Personnellement j'ai toujours vu Arthur comme un personnage nuancé, avec ses bons et ses mauvais côtés. Et tant mieux en fait, c'est un humain, et Kaamelott fait tomber toute la légende arthurienne de son pieds d'estale, le noble roi Arthur comme les autres. L'histoire d'amour classique entre Guenièvre et Arthur est dramatique, A.A a tourné le drama autrement, à la fois en dérision puis de plus en plus sérieusement à mesure que la construction tragique du scénario se dévoile. Arthur le dit lui-même a la dame du lac d'un ton bien énervé et amer (je ne me souviens pas des mots exacts ni de l'épisode précis mais en gros l'idée): "un mariage forcé, sordide, avec une gourde que j'ai jamais pu encadrer. c'est avec l'histoire d'Arthur et Guenièvre que vous allez enseigner ce qu'est l'amour aux gens ? Et bah, elle est belle la légende..."
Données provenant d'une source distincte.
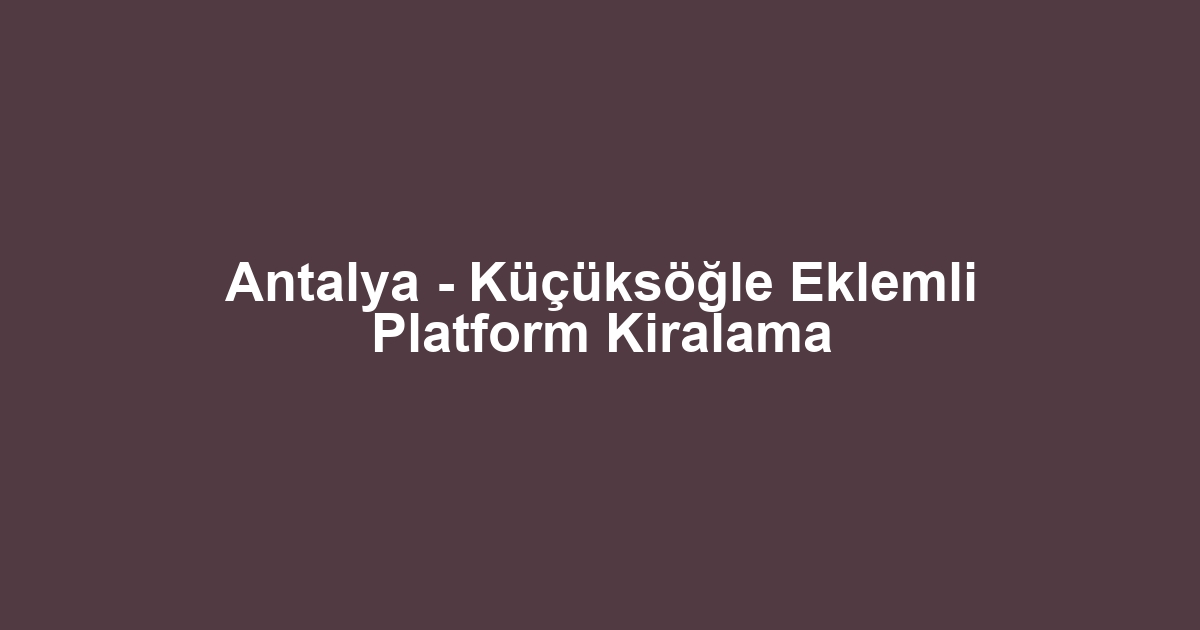 Antalya - Küçüksöğle Eklemli Platform Kiralama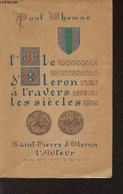 L'Ile D'Oleron à Travers Les Siècle - Esquisse Du Passé - Thomas Paul - 1926 - Poitou-Charentes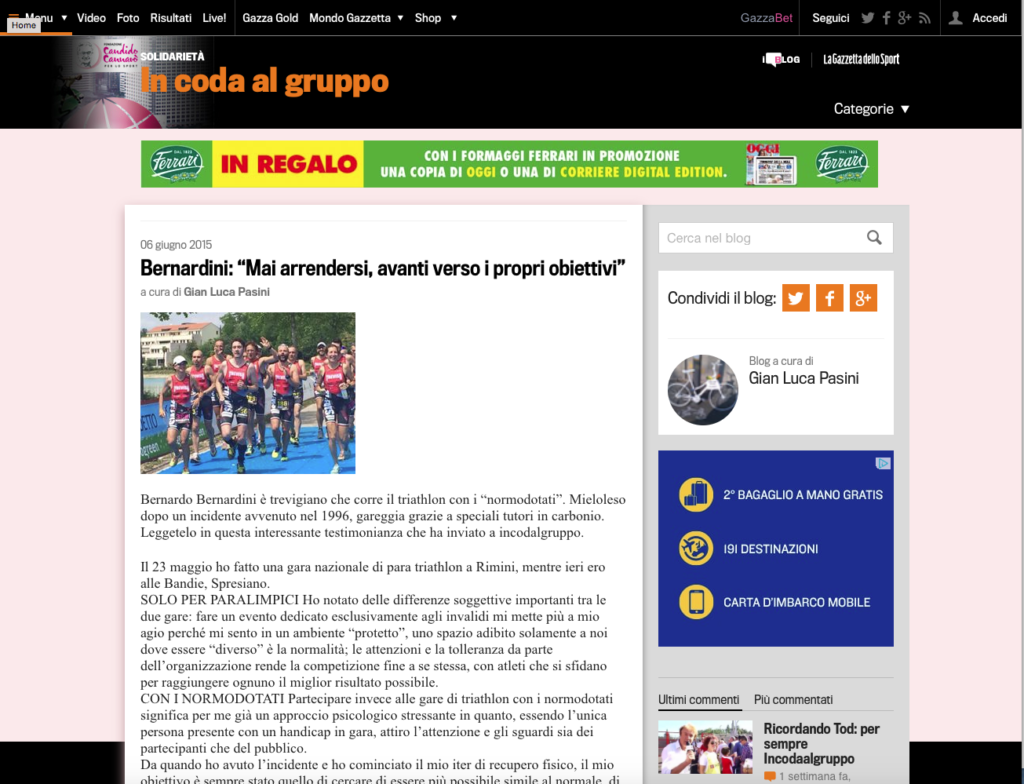 il 6 giugno 2015 la rubrica "in coda al gruppo" della testata La gazzetta dello sport on line pubblica un'intervista a Bernardo Bernardini dal titolo: "Bernardini: mai arrendersi, avanti verso i propri obiettivi". Riguarda la sua storia e la sua capacità di non essersi arreso di fronte alle difficoltà conseguenti la drammatica vicenda che lo videro costretto su una sedia a rotelle dopo un incidente aereo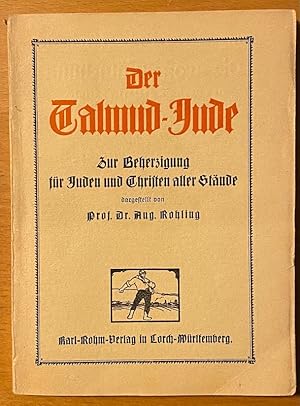 Der Talmud-Jude. Zur Beherzigung für Juden und Christen aller Stände.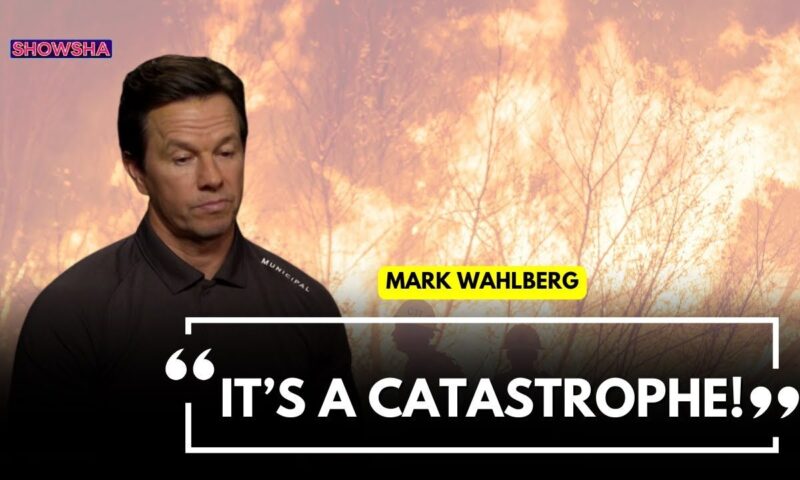 Mark Wahlberg Calls California Wildfires 'A Catastrophe', Sends Prayers | WATCH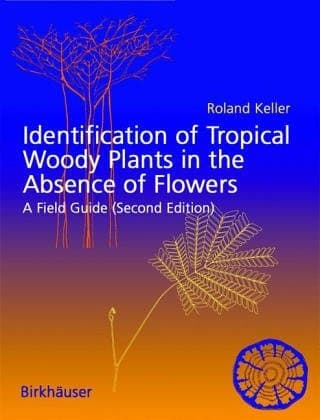 Identification Of Tropical Woody Plants In The Abscence Of Flowers And Fruits: A FIELD GUIDE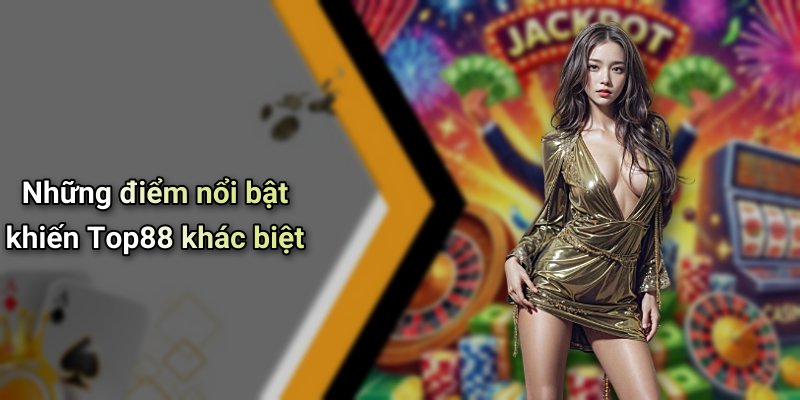 Những điểm nổi bật khiến Top88 khác biệt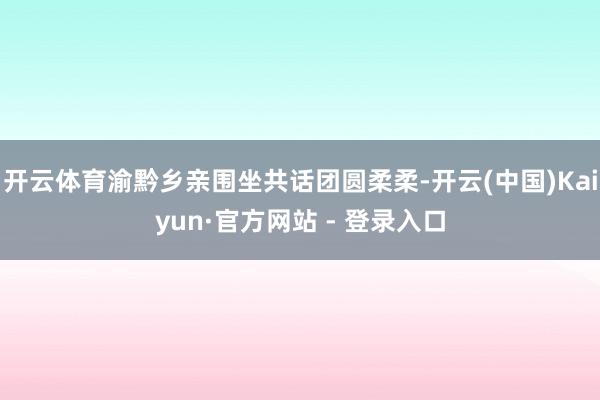开云体育渝黔乡亲围坐共话团圆柔柔-开云(中国)Kaiyun·官方网站 - 登录入口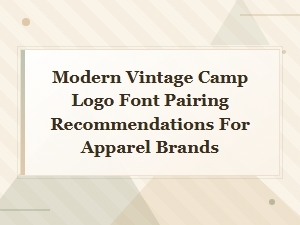 Modern Vintage Camp Logo Font Pairing Recommendations for Apparel Brands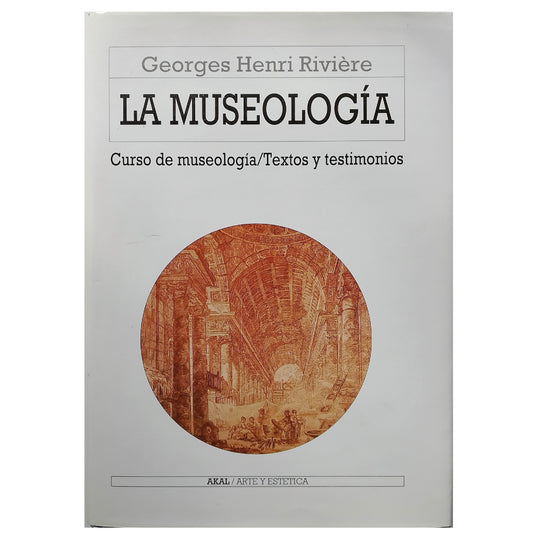 LA MUSEOLOGÍA. Curso de museología/ Textos y testimonios. Rivière, Georges Henri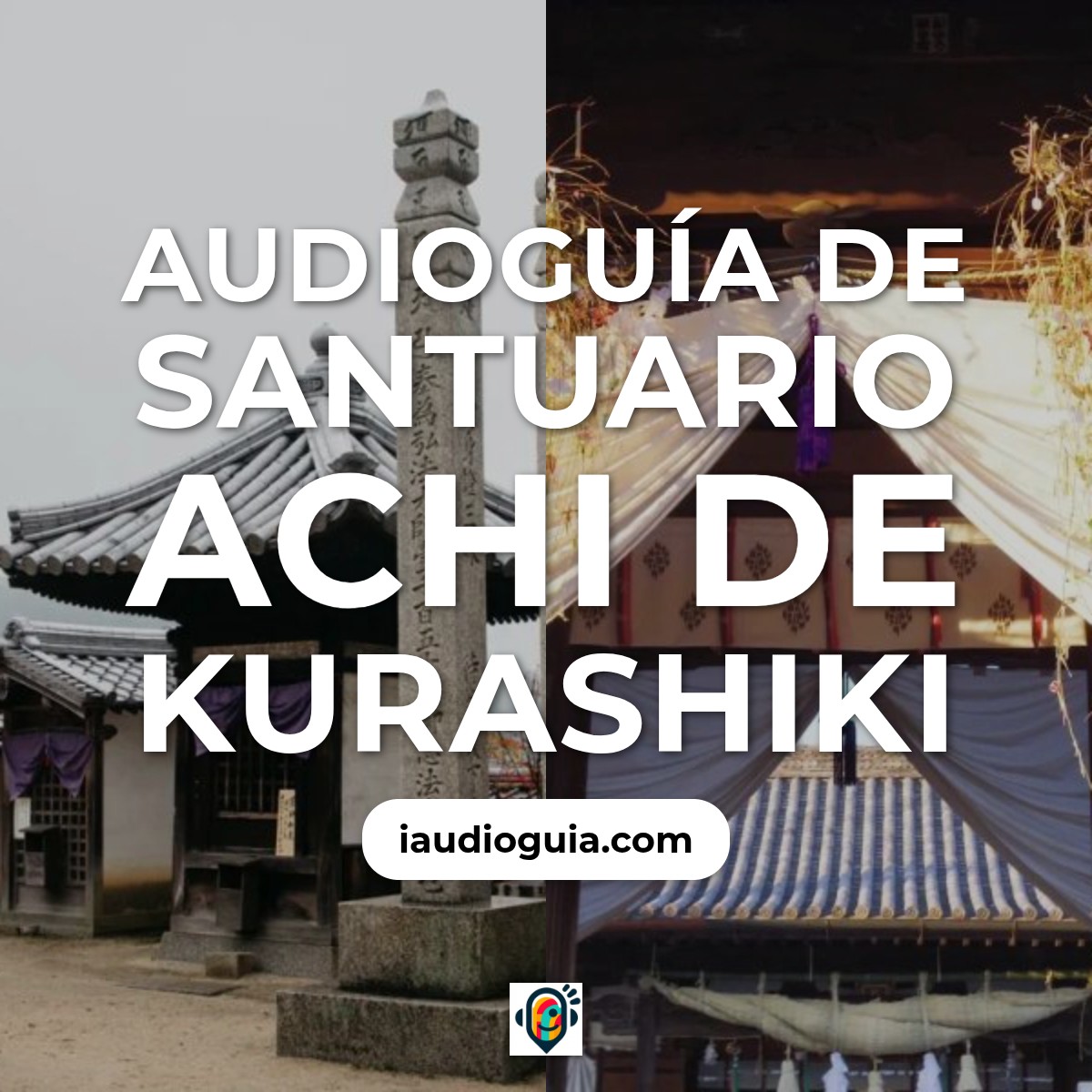 Audioguía de Achi Santuario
Il n'aime pas Guenièvre, pour lui c'est une idiote rencontrée 3 jours avant d'être obligé de l'épouser pour raisons politiques à peine débarqué en Bretagne, loin de ses repères. Il éprouve beaucoup de rancoeur et de solitude. Il est frustré d'essayer d'accomplir quelque chose de grand, de suivre le destin imposé par les dieux, d'être fidèle aux mots de César qui l'ont inspirés, mais il patine car il est entouré de gens qui ne comprennent rien, Guenièvre inclus, et qu'il n'a plus de patience ni de pédagogie avec personne. Il se décharge donc sur tout le monde, et elle en particulier le soir après des journées pénibles. Elle est son exutoire. C'est injuste, il la traite mal, il est de parfaite mauvaise foi avec elle, c'est un connard et on a beau rire, il y a un consensus là dessus il me semble dans le public ? L'épisode avec la pâte d'amende ou Guenièvre pleure justement que sa vie c'est de la merde, Arthur se sent coupable, et à raison.
Ses multiples maîtresses sont aussi là pour essayer de combler un vide, c'est comme ça que je l'interprète (au delà de l'aspect comique de la polygamie et de la caricature de l'homme de pouvoir macho qui a du succès avec les femmes). Il profite de Mevanoui pour fuir ses responsabilités qu'il trouve de plus en plus lourdes. Mais il y a un épisode ou Guenièvre lui balance une vérité qui fait mal : "peut être qu'un jour vous comprendrez que vous êtes juste incapable d'être amoureux, ni de moi, ni des autres".
Peut être à cause d'Aconia, peut être parce qu'il est blasé, qu'il se sent seul et incompris, il cherche un fantôme du passé et se renferme sur lui même puis sombre dans une sévère dépression qui anesthésie tout sentiment. Arthur sourit très rarement tout au long des livres, ce n'est pas quelqu'un qui a beaucoup de joie de vivre.
Pour moi le comportement d'Arthur ne se justifie pas, mais il s'explique, il parle de l'humain et de ses failles. Comme pour Guenièvre ou Lancelot.
Ce n'est qu'au moment où Arthur vit l'absence de Guenievre qu'un changement s'amorce lentement dans la vision qu'il a d'elle, qu'un semblant de relation (et de consentement !) nait enfin quand il décide volontairement d'aller la retrouver (et qu'elle accepte de revenir). D'ailleurs, sans Guenièvre tout part en vrille, on peut y voir une symbolique. Son rôle est beaucoup plus important, à plusieurs niveaux, que ce que Arthur a voulu croire. Pour moi c'est le moment où leur relation devient un vrai choix en toute connaissance de cause plus qu'un concours de circonstances subies. C'est à partir de là qu'une tolérance puis une complicité se développe timidement dans le livre 5.
Même du côté de Guenièvre, cette expérience avec Lancelot la rends également plus adulte. Elle n'est pas non plus amoureuse d'Arthur, elle est amoureuse d'un idéal. Quand son père lui annonce qu'elle va se marier parce que ça arrangerait tout le monde, elle réponds sans vraiment réfléchir ni comprendre les implications : "si vous voulez, mais seulement si il est blond. Quand je m'imagine mon mari dans mes rêves il est comme ça" > elle a toujours "rêvé" de la relation d'amour courtois décrite dans la légende arthurienne classique, un peu un équivalent de la vision Disney (et même quand l'amour chevaleresque d'un beau blond se présente enfin à elle, ça ne tourne pas comme dans les contes de fée, c'est la désillusion).
Aussi moche et tragique que soit la relation Arthur/Guenièvre, j'aime son développement et sa complexité, les multiples lectures qu'on peut en avoir. Je trouve que c'est pas si courant à l'écran, encore moins dans des productions de ce type, d'avoir des relations de couples qui s'éloignent des schémas basiques et se construisent sur le long terme.